* Your instructions
Rewrite the listing from its start through the line containing "171 centimetres", inclusive, substituting "picture" for "photograph" and keeping everything else unchanged. Leave the pictures out of your answer.

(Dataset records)
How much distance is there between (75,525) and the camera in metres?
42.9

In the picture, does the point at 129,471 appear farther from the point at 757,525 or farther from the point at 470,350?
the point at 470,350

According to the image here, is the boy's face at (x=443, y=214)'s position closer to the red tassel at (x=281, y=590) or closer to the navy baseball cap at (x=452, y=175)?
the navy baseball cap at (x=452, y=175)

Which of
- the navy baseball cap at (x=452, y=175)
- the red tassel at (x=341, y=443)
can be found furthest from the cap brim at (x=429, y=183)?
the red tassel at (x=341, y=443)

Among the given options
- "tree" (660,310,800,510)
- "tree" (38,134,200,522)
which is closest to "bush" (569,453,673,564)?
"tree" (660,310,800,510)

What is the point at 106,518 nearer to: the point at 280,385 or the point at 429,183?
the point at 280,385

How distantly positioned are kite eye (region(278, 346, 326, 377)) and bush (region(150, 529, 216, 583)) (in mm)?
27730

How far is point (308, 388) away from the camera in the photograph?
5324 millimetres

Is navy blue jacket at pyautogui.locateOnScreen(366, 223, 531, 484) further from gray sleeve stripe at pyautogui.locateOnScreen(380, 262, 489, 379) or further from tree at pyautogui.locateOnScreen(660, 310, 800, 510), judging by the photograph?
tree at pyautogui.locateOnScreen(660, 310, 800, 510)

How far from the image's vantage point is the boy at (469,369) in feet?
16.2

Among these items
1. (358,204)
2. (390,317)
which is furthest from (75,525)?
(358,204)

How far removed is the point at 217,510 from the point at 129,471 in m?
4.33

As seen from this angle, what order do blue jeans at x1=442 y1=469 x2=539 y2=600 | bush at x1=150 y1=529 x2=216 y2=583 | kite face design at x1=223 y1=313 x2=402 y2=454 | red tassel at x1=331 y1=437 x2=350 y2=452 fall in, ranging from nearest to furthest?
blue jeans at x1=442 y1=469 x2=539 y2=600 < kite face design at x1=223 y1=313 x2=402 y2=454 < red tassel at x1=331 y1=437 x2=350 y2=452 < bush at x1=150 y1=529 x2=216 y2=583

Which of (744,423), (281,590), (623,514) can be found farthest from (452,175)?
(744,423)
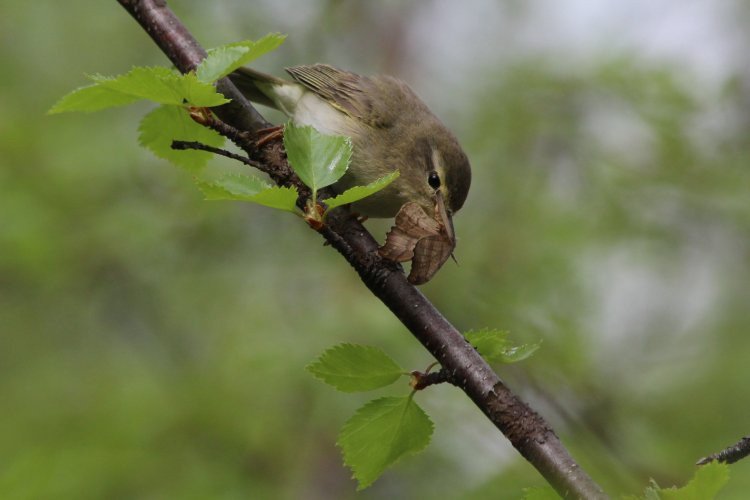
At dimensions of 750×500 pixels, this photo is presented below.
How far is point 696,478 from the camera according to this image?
171 centimetres

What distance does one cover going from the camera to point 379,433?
86.5 inches

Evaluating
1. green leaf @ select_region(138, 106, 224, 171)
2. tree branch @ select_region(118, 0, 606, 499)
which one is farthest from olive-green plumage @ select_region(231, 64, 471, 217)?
tree branch @ select_region(118, 0, 606, 499)

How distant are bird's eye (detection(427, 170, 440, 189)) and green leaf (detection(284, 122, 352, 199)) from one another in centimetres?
221

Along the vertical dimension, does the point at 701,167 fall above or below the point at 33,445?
below

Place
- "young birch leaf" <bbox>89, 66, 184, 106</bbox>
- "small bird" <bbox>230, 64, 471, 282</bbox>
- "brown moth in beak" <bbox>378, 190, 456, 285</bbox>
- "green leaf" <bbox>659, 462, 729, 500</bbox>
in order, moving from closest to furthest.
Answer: "green leaf" <bbox>659, 462, 729, 500</bbox>, "young birch leaf" <bbox>89, 66, 184, 106</bbox>, "brown moth in beak" <bbox>378, 190, 456, 285</bbox>, "small bird" <bbox>230, 64, 471, 282</bbox>

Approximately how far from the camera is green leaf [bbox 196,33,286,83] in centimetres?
219

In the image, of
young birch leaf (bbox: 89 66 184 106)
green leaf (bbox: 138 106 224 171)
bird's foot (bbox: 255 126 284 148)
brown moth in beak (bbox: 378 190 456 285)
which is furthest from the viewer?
green leaf (bbox: 138 106 224 171)

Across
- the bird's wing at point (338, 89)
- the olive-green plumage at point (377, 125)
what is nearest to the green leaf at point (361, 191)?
the olive-green plumage at point (377, 125)

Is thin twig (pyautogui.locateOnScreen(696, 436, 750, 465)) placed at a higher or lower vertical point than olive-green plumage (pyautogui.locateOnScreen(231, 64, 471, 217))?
lower

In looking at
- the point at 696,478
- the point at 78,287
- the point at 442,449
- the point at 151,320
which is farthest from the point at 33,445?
the point at 696,478

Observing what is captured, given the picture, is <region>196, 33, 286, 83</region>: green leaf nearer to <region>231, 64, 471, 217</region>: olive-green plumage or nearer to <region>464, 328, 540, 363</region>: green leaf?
<region>464, 328, 540, 363</region>: green leaf

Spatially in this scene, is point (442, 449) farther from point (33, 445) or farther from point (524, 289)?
point (33, 445)

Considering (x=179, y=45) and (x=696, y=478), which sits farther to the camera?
(x=179, y=45)

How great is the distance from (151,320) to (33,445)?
1945 millimetres
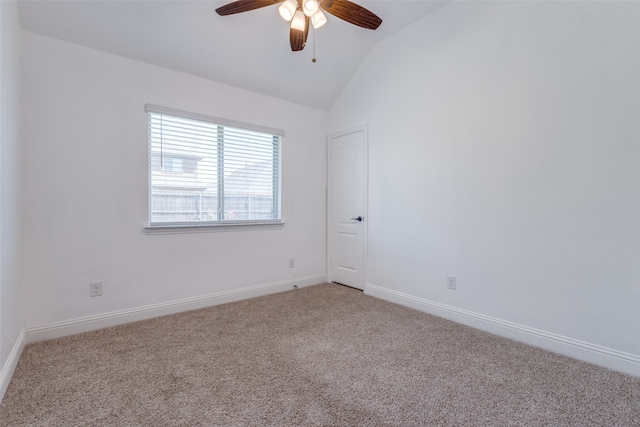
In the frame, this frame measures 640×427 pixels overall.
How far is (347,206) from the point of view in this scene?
12.6ft

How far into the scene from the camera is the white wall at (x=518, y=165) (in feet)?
6.28

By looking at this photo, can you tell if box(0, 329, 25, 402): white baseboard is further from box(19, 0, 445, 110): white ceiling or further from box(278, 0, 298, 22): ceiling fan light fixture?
box(278, 0, 298, 22): ceiling fan light fixture

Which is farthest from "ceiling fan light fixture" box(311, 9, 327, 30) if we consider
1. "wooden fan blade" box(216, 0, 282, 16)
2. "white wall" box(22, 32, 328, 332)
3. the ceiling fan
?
"white wall" box(22, 32, 328, 332)

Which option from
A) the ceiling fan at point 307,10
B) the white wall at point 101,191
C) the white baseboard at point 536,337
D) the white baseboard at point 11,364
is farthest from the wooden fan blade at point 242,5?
the white baseboard at point 536,337

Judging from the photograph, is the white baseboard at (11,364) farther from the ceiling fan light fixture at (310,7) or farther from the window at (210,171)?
the ceiling fan light fixture at (310,7)

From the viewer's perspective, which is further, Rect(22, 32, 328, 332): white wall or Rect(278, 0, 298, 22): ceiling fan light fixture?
Rect(22, 32, 328, 332): white wall

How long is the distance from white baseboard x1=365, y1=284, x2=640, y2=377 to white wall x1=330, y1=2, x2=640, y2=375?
0.02 meters

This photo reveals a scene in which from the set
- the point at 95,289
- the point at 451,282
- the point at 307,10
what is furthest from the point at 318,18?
the point at 95,289

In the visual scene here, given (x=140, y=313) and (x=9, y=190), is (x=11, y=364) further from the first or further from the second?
(x=9, y=190)

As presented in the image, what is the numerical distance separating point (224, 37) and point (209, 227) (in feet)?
6.11

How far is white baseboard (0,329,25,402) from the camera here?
162 centimetres

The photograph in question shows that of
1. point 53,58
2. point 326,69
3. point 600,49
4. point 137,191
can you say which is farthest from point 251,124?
point 600,49

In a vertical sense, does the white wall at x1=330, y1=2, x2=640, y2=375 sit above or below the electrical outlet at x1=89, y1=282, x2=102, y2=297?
above

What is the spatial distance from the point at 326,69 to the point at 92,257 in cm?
305
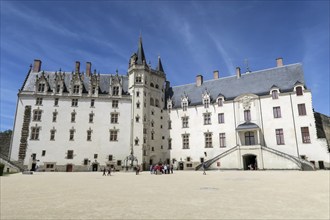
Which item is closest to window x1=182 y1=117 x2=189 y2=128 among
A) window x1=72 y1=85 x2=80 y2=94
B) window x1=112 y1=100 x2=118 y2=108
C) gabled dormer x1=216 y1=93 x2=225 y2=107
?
gabled dormer x1=216 y1=93 x2=225 y2=107

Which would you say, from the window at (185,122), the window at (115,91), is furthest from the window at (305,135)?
the window at (115,91)

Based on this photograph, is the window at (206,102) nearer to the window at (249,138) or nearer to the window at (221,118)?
the window at (221,118)

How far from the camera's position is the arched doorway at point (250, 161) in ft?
116

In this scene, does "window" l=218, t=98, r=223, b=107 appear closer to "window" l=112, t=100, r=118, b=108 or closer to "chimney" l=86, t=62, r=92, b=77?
"window" l=112, t=100, r=118, b=108

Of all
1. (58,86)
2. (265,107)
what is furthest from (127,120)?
(265,107)

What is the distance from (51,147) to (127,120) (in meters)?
13.7

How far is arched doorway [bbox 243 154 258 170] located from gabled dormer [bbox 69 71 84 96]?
102 feet

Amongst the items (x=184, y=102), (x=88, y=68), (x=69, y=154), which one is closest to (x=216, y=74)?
(x=184, y=102)

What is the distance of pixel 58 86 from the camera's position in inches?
1652

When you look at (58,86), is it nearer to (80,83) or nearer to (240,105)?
(80,83)

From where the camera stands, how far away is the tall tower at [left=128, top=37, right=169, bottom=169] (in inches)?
1634

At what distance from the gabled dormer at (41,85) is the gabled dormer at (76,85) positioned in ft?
14.5

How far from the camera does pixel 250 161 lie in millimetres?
37344

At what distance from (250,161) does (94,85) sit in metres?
31.0
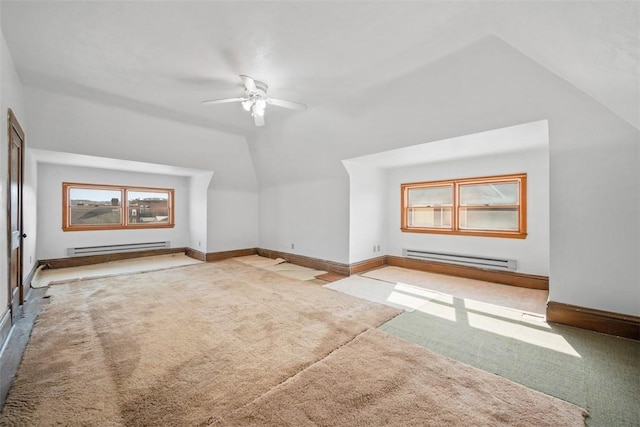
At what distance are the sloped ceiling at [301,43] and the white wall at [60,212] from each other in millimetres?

* Final result
How much distance is there between (75,525) and the camera in metres?
42.9

In the picture, does the point at 129,471 appear farther from the point at 757,525 or farther from the point at 470,350?
the point at 470,350

According to the image here, is the boy's face at (x=443, y=214)'s position closer to the red tassel at (x=281, y=590) or closer to the navy baseball cap at (x=452, y=175)?
the navy baseball cap at (x=452, y=175)

Which of
- the navy baseball cap at (x=452, y=175)
- the red tassel at (x=341, y=443)
can be found furthest from the cap brim at (x=429, y=183)?
the red tassel at (x=341, y=443)

Among the given options
- "tree" (660,310,800,510)
- "tree" (38,134,200,522)
which is closest to "bush" (569,453,673,564)?
"tree" (660,310,800,510)

What is the point at 106,518 nearer to: the point at 280,385 or the point at 429,183?
the point at 280,385

How distantly positioned are kite eye (region(278, 346, 326, 377)) and bush (region(150, 529, 216, 583)) (in mm)?
27730

How far is point (308, 388) away from the camera in the picture?
5324 millimetres

Is navy blue jacket at pyautogui.locateOnScreen(366, 223, 531, 484) further from gray sleeve stripe at pyautogui.locateOnScreen(380, 262, 489, 379) or further from tree at pyautogui.locateOnScreen(660, 310, 800, 510), judging by the picture?
tree at pyautogui.locateOnScreen(660, 310, 800, 510)

How far from the image's vantage point is the boy at (469,369) in feet?
16.2

Among these items
1. (358,204)
2. (390,317)
which is furthest from (75,525)?
(358,204)

How far removed is the point at 217,510 from the point at 129,471 in m?
4.33

As seen from this angle, what order do blue jeans at x1=442 y1=469 x2=539 y2=600 | bush at x1=150 y1=529 x2=216 y2=583 | kite face design at x1=223 y1=313 x2=402 y2=454 | red tassel at x1=331 y1=437 x2=350 y2=452 fall in, ranging from nearest to furthest?
blue jeans at x1=442 y1=469 x2=539 y2=600 < kite face design at x1=223 y1=313 x2=402 y2=454 < red tassel at x1=331 y1=437 x2=350 y2=452 < bush at x1=150 y1=529 x2=216 y2=583

Which of (744,423), (281,590), (623,514) can be found farthest from (452,175)?
(744,423)
At dimensions of 750×500 pixels, this photo is presented below.
How far is point 696,478 from the camera according to this image?
171 centimetres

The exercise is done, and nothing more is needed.